Machine Identification via Manufacturing Variability
Find Innovative SolutionsGenerate Solutions
Solution Overview
Problem
Current methods for uniquely identifying machines used in online transactions are not sufficiently precise, leading to potential false positives and are vulnerable to fraud due to limitations in time difference measurements and token-based approaches, and do not provide a unique identifier for machines with similar configurations.
Innovation Solution
The method utilizes the inherent variability in manufacturing processes by measuring the runtime of a standard piece of code on a machine to generate a unique machine effective speed calibration (MESC), which can be used to identify and match machines across sessions, and stores this information in a machine identity history file for security risk analysis and fraud prevention.

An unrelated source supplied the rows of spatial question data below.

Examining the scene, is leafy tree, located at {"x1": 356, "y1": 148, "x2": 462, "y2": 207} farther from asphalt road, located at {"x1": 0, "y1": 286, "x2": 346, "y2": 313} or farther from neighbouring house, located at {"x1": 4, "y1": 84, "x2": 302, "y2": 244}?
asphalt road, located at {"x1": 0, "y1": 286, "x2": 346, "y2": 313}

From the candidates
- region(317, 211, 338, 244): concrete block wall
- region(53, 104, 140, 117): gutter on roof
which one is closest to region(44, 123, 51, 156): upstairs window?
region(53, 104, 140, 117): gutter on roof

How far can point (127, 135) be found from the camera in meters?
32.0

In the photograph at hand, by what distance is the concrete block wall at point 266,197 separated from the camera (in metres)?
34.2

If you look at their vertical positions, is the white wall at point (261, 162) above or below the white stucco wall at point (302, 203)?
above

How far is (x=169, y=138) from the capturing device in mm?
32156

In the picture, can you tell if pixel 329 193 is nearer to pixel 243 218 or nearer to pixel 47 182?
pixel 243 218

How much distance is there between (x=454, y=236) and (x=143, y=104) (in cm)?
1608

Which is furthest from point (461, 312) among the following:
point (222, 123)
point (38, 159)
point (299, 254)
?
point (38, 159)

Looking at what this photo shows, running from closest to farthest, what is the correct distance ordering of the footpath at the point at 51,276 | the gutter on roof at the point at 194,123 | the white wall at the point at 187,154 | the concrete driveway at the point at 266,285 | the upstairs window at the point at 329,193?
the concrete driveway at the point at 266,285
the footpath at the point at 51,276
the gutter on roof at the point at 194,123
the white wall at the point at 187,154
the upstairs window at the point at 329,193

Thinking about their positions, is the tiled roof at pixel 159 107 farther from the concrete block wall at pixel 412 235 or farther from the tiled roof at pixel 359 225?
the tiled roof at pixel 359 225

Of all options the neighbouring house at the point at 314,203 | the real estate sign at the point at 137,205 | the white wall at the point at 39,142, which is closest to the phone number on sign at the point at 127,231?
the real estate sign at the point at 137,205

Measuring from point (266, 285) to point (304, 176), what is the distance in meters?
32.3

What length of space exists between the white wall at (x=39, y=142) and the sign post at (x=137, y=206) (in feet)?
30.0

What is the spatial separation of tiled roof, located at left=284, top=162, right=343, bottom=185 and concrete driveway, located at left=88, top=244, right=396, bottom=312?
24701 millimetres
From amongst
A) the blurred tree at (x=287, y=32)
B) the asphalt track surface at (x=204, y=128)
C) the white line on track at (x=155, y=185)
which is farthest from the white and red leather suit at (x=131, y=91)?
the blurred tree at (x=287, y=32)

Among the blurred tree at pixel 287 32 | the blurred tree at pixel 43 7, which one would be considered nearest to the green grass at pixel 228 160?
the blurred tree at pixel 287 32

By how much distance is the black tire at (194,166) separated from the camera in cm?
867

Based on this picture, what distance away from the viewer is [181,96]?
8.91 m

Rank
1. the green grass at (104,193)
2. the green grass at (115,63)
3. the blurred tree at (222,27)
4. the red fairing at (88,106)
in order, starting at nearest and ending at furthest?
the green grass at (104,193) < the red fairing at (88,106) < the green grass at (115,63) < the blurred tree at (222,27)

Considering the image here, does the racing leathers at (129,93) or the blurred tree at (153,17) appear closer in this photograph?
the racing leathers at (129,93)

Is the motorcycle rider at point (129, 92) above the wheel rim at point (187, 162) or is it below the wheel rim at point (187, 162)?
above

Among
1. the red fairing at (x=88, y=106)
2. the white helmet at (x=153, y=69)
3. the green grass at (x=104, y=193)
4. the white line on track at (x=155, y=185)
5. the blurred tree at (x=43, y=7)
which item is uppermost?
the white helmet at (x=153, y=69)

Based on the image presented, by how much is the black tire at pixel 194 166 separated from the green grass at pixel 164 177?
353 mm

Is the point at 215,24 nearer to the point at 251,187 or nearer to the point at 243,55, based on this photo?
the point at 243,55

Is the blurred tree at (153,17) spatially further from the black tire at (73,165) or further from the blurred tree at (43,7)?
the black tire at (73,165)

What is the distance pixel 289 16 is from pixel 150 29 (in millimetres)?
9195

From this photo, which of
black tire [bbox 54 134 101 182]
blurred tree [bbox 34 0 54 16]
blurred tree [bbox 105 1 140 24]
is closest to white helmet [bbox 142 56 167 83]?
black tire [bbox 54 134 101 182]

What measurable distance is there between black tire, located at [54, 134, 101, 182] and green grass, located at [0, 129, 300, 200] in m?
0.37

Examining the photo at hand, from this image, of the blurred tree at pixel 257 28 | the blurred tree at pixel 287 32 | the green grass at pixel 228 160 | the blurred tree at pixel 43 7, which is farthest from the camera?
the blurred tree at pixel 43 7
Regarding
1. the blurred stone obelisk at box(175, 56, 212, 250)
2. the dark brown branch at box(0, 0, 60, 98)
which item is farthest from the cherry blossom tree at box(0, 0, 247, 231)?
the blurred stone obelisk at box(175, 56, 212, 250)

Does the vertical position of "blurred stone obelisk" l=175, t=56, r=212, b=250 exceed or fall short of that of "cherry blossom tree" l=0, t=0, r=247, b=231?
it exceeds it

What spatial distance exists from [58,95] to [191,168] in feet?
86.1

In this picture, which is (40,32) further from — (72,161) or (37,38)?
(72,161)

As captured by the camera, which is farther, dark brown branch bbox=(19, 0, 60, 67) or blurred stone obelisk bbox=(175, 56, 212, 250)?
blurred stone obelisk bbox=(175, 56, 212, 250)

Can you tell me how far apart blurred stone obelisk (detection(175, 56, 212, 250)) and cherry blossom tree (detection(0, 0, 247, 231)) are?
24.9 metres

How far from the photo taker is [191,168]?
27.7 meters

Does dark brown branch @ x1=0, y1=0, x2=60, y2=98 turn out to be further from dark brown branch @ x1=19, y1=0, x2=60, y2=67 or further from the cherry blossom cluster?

Engineering Contradictions & Design Principles
Engineering Contradiction Analysis
1Measurement precision
If time difference measurement is used to identify machines, then machine identification can be achieved, but the precision is insufficient leading to false positives
Solution Approach 1:
The patent changes the identification parameter from time difference (coarse granularity) to manufacturing variability characteristics (fine granularity). By measuring subtle variations in hardware components' manufacturing processes, the system achieves higher precision machine identification without increasing false positives, as these physical variations are unique to each machine.
Solution Approach 2:
The patent creates a digital copy of the machine's manufacturing variability characteristics by measuring and storing baseline values of hardware parameters. This digital fingerprint serves as a unique identifier that can be compared against subsequent measurements to reliably identify the same machine across different sessions.
2Measurement precision
If token storage on machine is used, then machine identification is possible, but tokens can be stolen and moved to another machine
Solution Approach 1:
The patent extracts the identification mechanism from software-based tokens stored on the machine and moves it to hardware-based manufacturing variability characteristics. By measuring physical properties of hardware components that are inherent to the machine's construction, the system creates an identifier that cannot be copied or transferred, eliminating the fraud vulnerability of stolen tokens.
Solution Approach 2:
The patent converts the previously harmful effect of manufacturing variability (which caused inconsistencies in hardware performance) into a beneficial feature for identification. The unique physical variations in each machine's components, once considered defects, are now exploited as the foundation for creating unforgeable machine fingerprints.
3Loss of information
If software installation is used to collect machine information, then detailed machine properties can be obtained, but many users block software downloads
Solution Approach 1:
The patent enables the machine to self-reveal its identification characteristics without requiring external software installation. By leveraging naturally occurring manufacturing variations in hardware components, the system allows machines to automatically provide their unique fingerprints through passive measurement of existing hardware behavior, eliminating the need for user-perceived intrusive software downloads.
Solution Approach 2:
The patent replaces the mechanical approach of installing software agents on machines with a remote measurement approach. Instead of deploying physical software components that users must accept, the system uses network-based measurements of hardware characteristics to collect identification information, substituting one system with a less intrusive alternative.
4Measurement precision
If standard machine configuration information is used, then identification can be performed, but machines with similar configurations cannot be distinguished
Solution Approach 1:
The patent applies local quality by focusing on specific localized variations in hardware components rather than overall machine configuration. By measuring subtle manufacturing differences in individual components (such as processor cache timing, memory access patterns, or disk sector variations), the system identifies unique characteristics at the component level that distinguish otherwise identical machines.
Data Source
AI summary
A method and system for identifying a machine used for an online session with an online provider includes executing a lightweight fingerprint code from a provider interface during an online session to collect and transmit machine and session information; generating and storing a machine signature or identity including a machine effective speed calibration (MESC) which may be used to identify the machine when the machine is used in a subsequent online session by a method of matching the machine signature and MESC to a database of machine identities, analyzing a history of the machine's online sessions to identify one or more response indicators, such as fraud indicators, and executing one or more responses to the response indicators, such as disabling a password or denying an online transaction, where the response and response indicator may be provider-designated.